# Wolverine to Chicago Seat Comfort/Reclining



## Rkifer (Mar 12, 2018)

I have a spouse with a bad back. We were thinking of taking the Ann Arbor to Chicago Wolverine train (Wolverine 351 west-bound, Wolverine 352 return). I have heard the seats recline, but am curious as to how much they recline and how comfortable they are. Can anyone comment? The Amtrak reps have said that they recline more than an airplane. Would love any thoughts. Thanks so much.


----------



## SarahZ (Mar 12, 2018)

They do recline a bit farther than airplane seats, but there isn’t any lumbar support. The seats have a weird curve in that area.

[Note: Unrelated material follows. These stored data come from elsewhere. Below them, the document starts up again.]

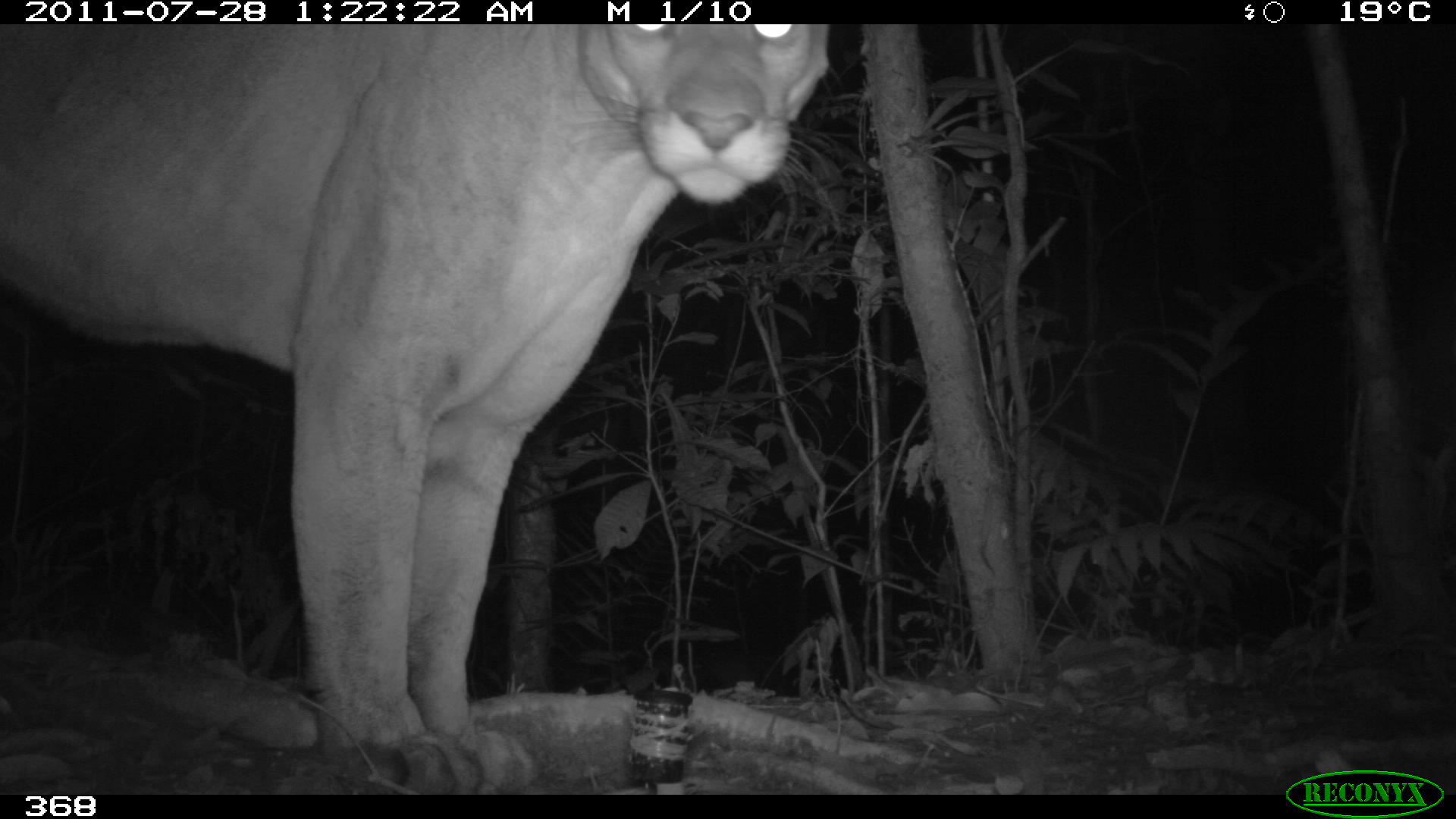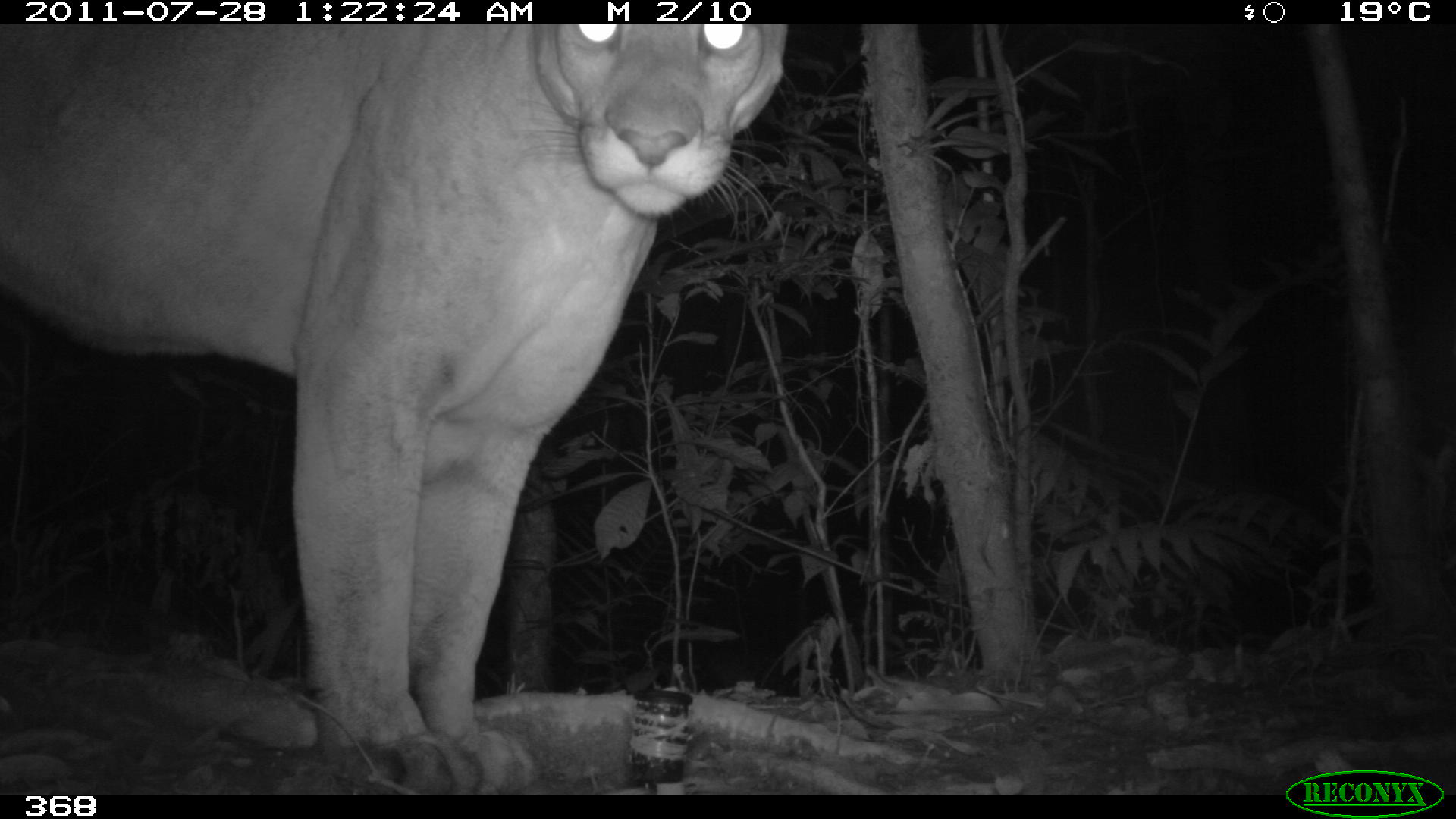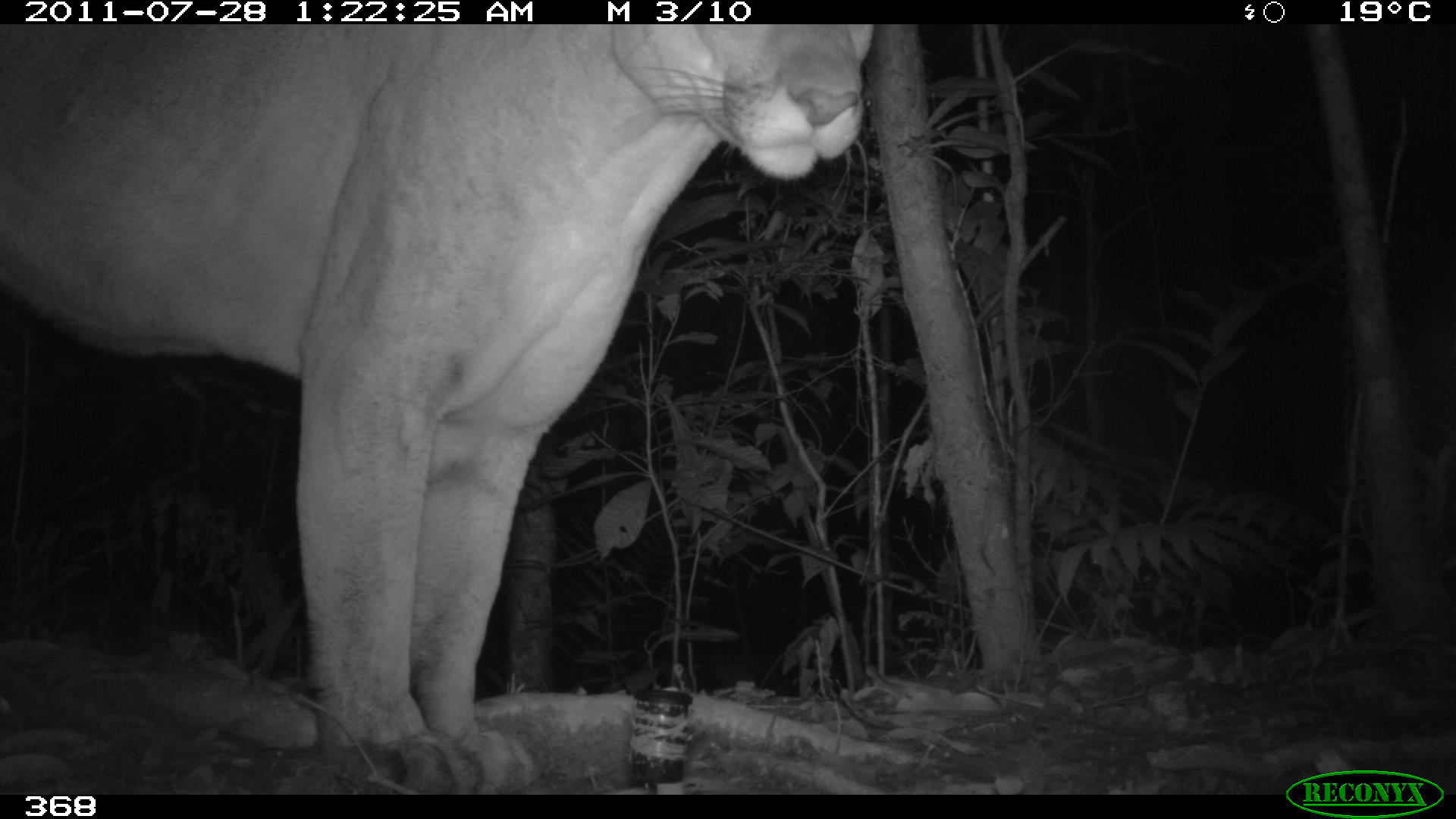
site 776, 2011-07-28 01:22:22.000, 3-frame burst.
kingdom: Animalia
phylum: Chordata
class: Mammalia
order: Carnivora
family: Felidae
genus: Puma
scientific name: Puma concolor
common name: mountain lion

She may want to bring a pillow for additional lower back support. I’ve found that shoving my coat behind my back works well too (I don’t like packing extra stuff.)


----------



## PerRock (Mar 12, 2018)

The seats have way more padding than any airline coach seat these days. Here is a picture of the seat to expect on the Worlveriene:







(Pictures from www.Seat61.com)

They also recline more, here is an example photo. This photo is from a long-distance train so you won't get the pillow or the lower-leg rest, but the seat pitch is about the same.






Peter


----------



## Lonestar648 (Mar 12, 2018)

I found a small pillow behind my back, that I can sorta shape, is needed after a few hours. The seat width is more like Airline first class and recline just as much or slightly more. You may also want a neck pillow so you can rest.


----------